# Extract to read
You may not know it, but your home has a style. Phew, that’s a relief! And I’m willing to bet that it falls into one or more of the categories that I see most often:
If you can identify the style(s) you like, you’ll save lots of:
- money – by buying the right things the first time,
- time – by only looking at the pieces that fit your style, and
- anxiety – by being able to converse knowledgeably with salespeople and feel confident you’re not being “sold” something that doesn’t suit you.
The good news is that it’s not too hard to define a style. The bad news is you probably have more than one style, and sometimes it can be hard to separate and identify them.
I feel like the best way to understand your style is by looking at pictures, rather than definitions. But just in case, I’m going to give you both below.
First, let me offer my disclaimer that style is subjective, just as beauty is in the eye of the beholder. These are my own definitions, written in everyday English, which means that probably every designer out there will disagree with some part of them. That’s OK with me. There are no hard and fast rules, merely suggestions to get you started looking in the right direction.
Traditional Style is marked by molding (crown molding, chair rail molding, etc.), muted historical colors, and classical furniture lines. Think greek urns, wingback chairs, and oriental rugs. Most people today who say they are traditional in style actually fall into the transitional category (coming up later). When you want Traditional style, Ethan Allen can be a good place to start.
Contemporary Style and Modern Style (defined next) are often confused for each other, partly due to the similar names. I define Contemporary as clean lines, less wood and more metal, with blocks of intense color on clean grays, whites, and blacks. Think “Loft” style, with some Scandinavian (IKEA) influences.
Modern Style is defined differently by some people, but I keep it straight in my head by tacking on the phrase “mid-century” at the front. When you say Mid-Century Modern, you’re in the realm of Mad Men, the Jetsons, and all sorts of other iconic 50’s and 60’s images. Modern is similar to contemporary, but with a mid-century flair, rather than late century. (That’s 20th century for you young-uns.) This style is seeing a huge resurgence right now, with most stores carrying some modern pieces.

# Work to be completed
Please reproduce, word for word, the stretch of the home styles text from "I feel like" through "you both below.".

# Given data
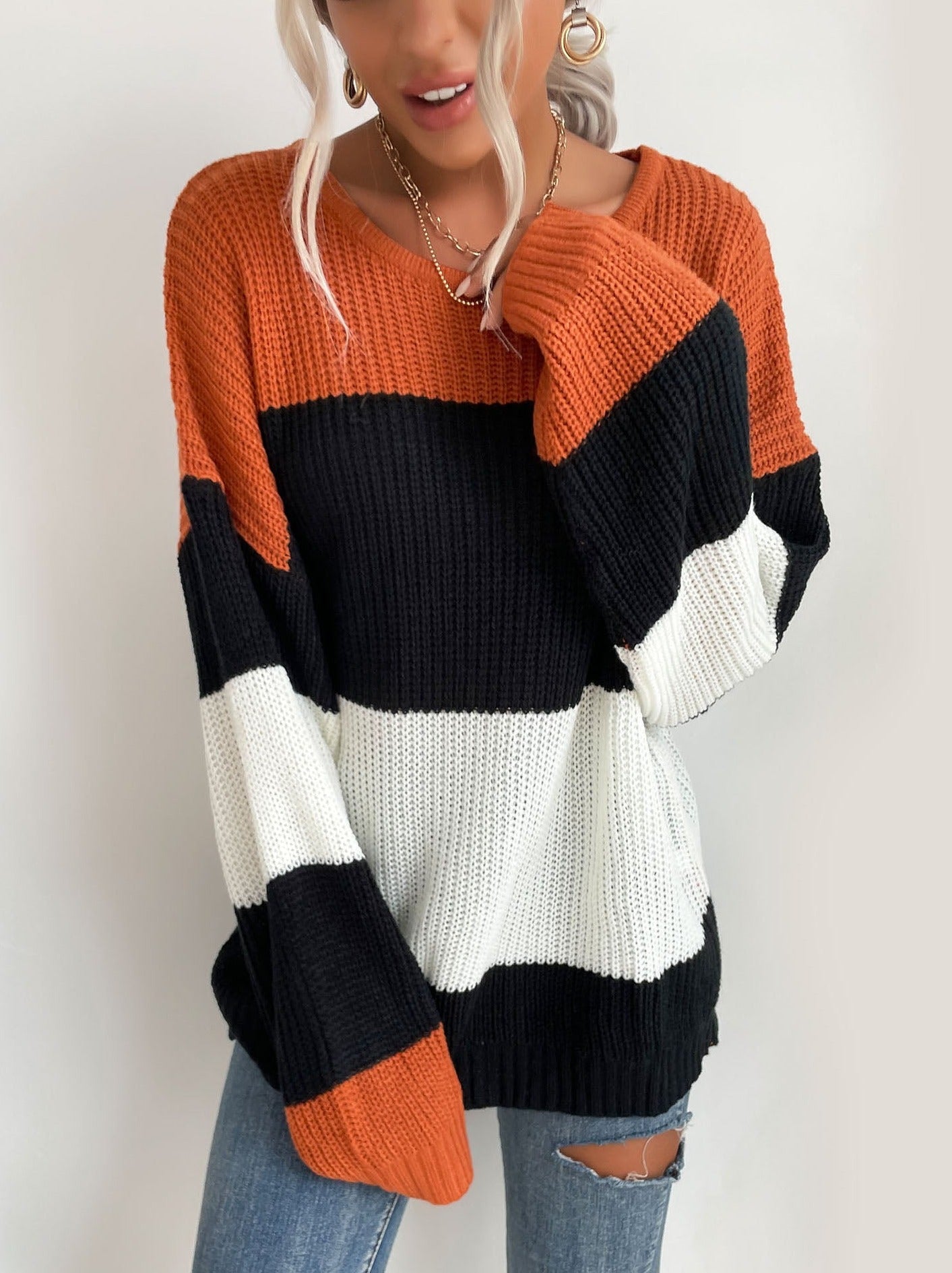 Color Blocking Round Neck Women's Sweater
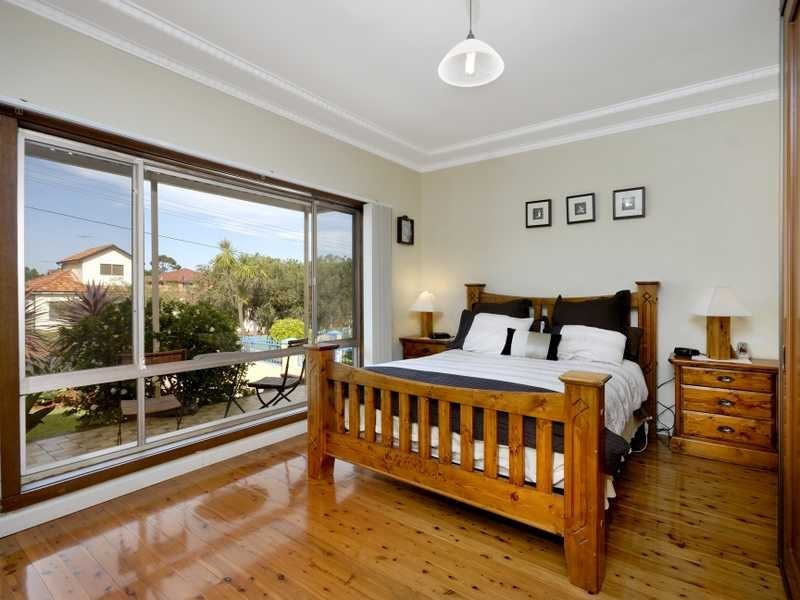 16 Glamis Street, Kingsgrove NSW 2208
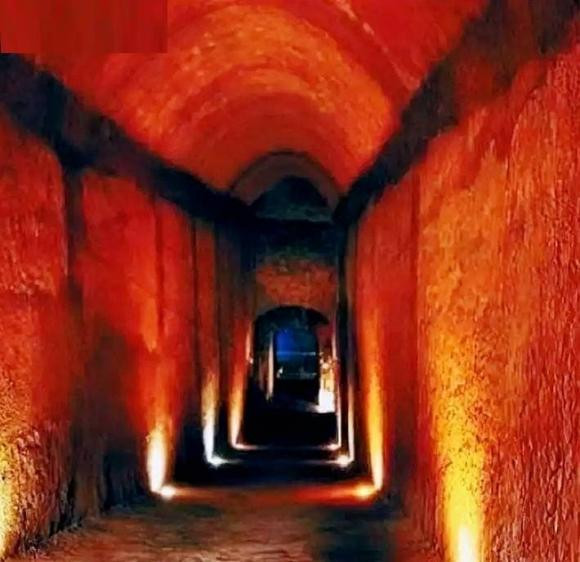 Tai sao ngon den luon chay trong lang mo Tan Thuy Hoang?-Hinh-4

# Solution to this task
I feel like the best way to understand your style is by looking at pictures, rather than definitions. But just in case, I’m going to give you both below.